I came down the ramp that leads into the hotel's restaurant for breakfast, and I see the most magnificent blue water, then a little further down the ramp, I see green mountains being kissed by white fluffy clouds. It is stunning. The city of Puno sits along the right side of the lake, stacked house upon house up the side of the mountain. During breakfast, I can see a small herd of light brown guinea pigs running around the lawn. At some point, two llamas join them and begin grazing right outside the window. This is Lake Titicaca and I'm at 12,555 feet elevation. The clouds look closer than normal.
Side note about those wild guinea pigs - or "cuy." These are not the ones that they raise at home here for food. These are wild and a light brown color. These are the ones you might use to say, heal yourself from a physical or spiritual ailment. Apparently, the cuy is held tightly against the sufferer's body for a number of hours, and then sacrificed. Once the cuy is cut open, the healer can determine exactly what was wrong - the cuy is supposed to have absorbed all the bad things from the human, thereby rescuing them from their ailment.
I make the immediate decision to skip all afternoon activities and spend the majority of my day drinking wine and writing right here.
But first! The Floating Islands of Los Uros. A boat comes to the hotel's pier and chugs us slowly through a lake of reeds. We emerge in a community of floating islands, home to around 3,000 people. The people here use the reeds and their root systems to create small plots for houses and communal living. They can anchor the islands to the lake floor, so they don't float away, but they have to be nimble, as the lake rises and falls depending on the rainfall.
The reeds are layered over and over again, and the effect is a spongy feeling when you first step aboard. Their houses are made of reeds - but they have recently added solar power to their set up, which seems ingenious. This particular community made the decision to open themselves up to tourism, and the majority of the community's income stems from that.
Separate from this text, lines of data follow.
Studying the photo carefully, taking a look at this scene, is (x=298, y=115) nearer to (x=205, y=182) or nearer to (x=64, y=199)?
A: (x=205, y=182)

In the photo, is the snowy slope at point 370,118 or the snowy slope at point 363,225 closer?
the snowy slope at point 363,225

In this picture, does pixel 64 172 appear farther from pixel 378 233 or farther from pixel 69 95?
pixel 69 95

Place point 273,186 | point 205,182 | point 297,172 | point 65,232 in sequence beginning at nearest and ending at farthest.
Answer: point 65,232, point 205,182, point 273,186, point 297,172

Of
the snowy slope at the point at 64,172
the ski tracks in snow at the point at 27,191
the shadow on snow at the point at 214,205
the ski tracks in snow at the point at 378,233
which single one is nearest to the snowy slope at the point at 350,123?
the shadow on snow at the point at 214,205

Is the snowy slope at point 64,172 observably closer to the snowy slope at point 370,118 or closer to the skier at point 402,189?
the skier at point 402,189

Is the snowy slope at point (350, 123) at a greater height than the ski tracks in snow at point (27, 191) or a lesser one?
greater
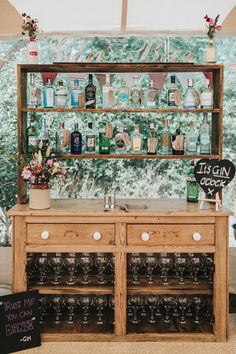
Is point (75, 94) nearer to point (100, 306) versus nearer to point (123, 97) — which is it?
point (123, 97)

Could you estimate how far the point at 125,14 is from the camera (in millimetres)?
3498

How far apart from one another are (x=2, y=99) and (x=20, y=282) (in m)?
1.73

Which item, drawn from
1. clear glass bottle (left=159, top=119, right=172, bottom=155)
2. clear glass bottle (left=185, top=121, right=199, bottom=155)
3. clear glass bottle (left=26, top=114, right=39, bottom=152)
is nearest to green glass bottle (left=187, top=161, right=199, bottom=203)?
clear glass bottle (left=185, top=121, right=199, bottom=155)

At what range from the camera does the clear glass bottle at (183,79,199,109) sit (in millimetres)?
3379

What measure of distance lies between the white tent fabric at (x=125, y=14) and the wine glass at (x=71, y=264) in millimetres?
1851

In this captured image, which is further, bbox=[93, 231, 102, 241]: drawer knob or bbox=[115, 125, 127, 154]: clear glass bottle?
bbox=[115, 125, 127, 154]: clear glass bottle

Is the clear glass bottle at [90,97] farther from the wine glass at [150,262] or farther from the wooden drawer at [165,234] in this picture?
the wine glass at [150,262]

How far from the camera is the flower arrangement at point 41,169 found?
311cm

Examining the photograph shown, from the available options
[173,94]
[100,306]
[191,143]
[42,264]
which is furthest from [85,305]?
[173,94]

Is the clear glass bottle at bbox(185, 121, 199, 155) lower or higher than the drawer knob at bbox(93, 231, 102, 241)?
higher

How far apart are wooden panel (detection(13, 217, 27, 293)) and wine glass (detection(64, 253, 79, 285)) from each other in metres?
0.30

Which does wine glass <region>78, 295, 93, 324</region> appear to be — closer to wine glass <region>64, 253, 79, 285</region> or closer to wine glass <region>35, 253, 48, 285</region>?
wine glass <region>64, 253, 79, 285</region>

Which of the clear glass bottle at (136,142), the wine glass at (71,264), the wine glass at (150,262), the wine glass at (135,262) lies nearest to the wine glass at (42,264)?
the wine glass at (71,264)

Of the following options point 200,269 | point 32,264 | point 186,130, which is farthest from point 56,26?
point 200,269
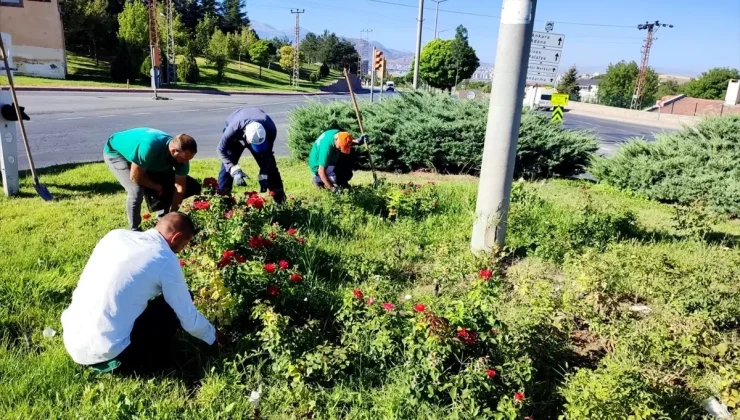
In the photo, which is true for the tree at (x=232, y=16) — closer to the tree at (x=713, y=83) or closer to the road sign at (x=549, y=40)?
the tree at (x=713, y=83)

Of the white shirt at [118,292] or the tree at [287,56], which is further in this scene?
the tree at [287,56]

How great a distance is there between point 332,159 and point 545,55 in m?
7.18

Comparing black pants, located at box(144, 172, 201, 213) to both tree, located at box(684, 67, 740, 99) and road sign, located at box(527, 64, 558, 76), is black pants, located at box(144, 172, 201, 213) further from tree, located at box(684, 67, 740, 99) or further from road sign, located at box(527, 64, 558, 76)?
tree, located at box(684, 67, 740, 99)

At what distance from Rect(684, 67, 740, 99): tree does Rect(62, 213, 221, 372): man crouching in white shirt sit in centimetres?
6495

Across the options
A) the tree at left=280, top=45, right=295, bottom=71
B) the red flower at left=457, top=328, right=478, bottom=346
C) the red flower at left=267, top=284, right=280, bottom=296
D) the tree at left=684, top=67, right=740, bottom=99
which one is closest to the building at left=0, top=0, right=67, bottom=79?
the tree at left=280, top=45, right=295, bottom=71

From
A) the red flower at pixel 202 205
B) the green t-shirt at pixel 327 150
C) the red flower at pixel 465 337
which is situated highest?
the green t-shirt at pixel 327 150

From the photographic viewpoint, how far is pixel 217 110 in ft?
69.3

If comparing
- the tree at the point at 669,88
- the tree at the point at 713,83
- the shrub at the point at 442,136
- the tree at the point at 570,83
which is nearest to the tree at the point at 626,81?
the tree at the point at 713,83

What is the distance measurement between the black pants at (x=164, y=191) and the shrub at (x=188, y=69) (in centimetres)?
3467

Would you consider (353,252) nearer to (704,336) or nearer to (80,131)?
(704,336)

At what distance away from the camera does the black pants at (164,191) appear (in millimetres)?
→ 4812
Others families decided to subsist on mainly fishing, so they (quite literally) cut themselves off from the others, and rowed their houses to a more remote section of the lake. Kind of like what I wish we could do with Florida every four years.
I buy a little reed boat, but can't quite commit to the elaborate embroidered fabrics. The ride in the reed boat is interesting and the scenery is stunning. The boats are made from reeds, with a modern twist. The people here collect empty plastic bottles and use them as flotation devices to buoy up the boats. This way, the reeds last longer because they don't become as water logged. What looks like a giant trash heap of plastic bottles, is actually a recycling plant.
The islands all have their own names and their own styles. Their reed boats reflect these differences, too. Some are elaborately decorated, with cat or snake faces on the front of the boat - or brightly colored.
We land, and there is much negotiating for space. While we wait, I spot two girls who are engaged in a serious project. They are attempting to create a swing out of a ladder and a rope. The older one is up the ladder, tying and untying knots as she scampers up and down the ladder to assess the success or failure of each rope placement. A small black kitten is being roughly passed between the two girls until it decides that perhaps all this rough affection is just too much and it makes a break for it.
This is Valentine's Day, of course, which I've always hated. There are only two black marks on this day...being alone and getting a Valentine's ecard from someone who once said he "would have raped me right in the airport." So there's that fun to deal with. Jesus. I've spoken to this person twice, ever, and the rape thing came up during the second - and last - conversation. I told him, "I'm pretty sure you should use other words to describe what you mean," and walked away. Since then, there was a weird invitation to his hotel room, he started following me on Google, and has tried calling me several times since. I blocked his number, but then received an email on Saturday, asking if I'd like to meet him in Hawaii, and maybe he could visit me on the way back? Then the strangely intimate Valentine's Day card. So Valentine's Day continues the long slide into the worst holiday EVER.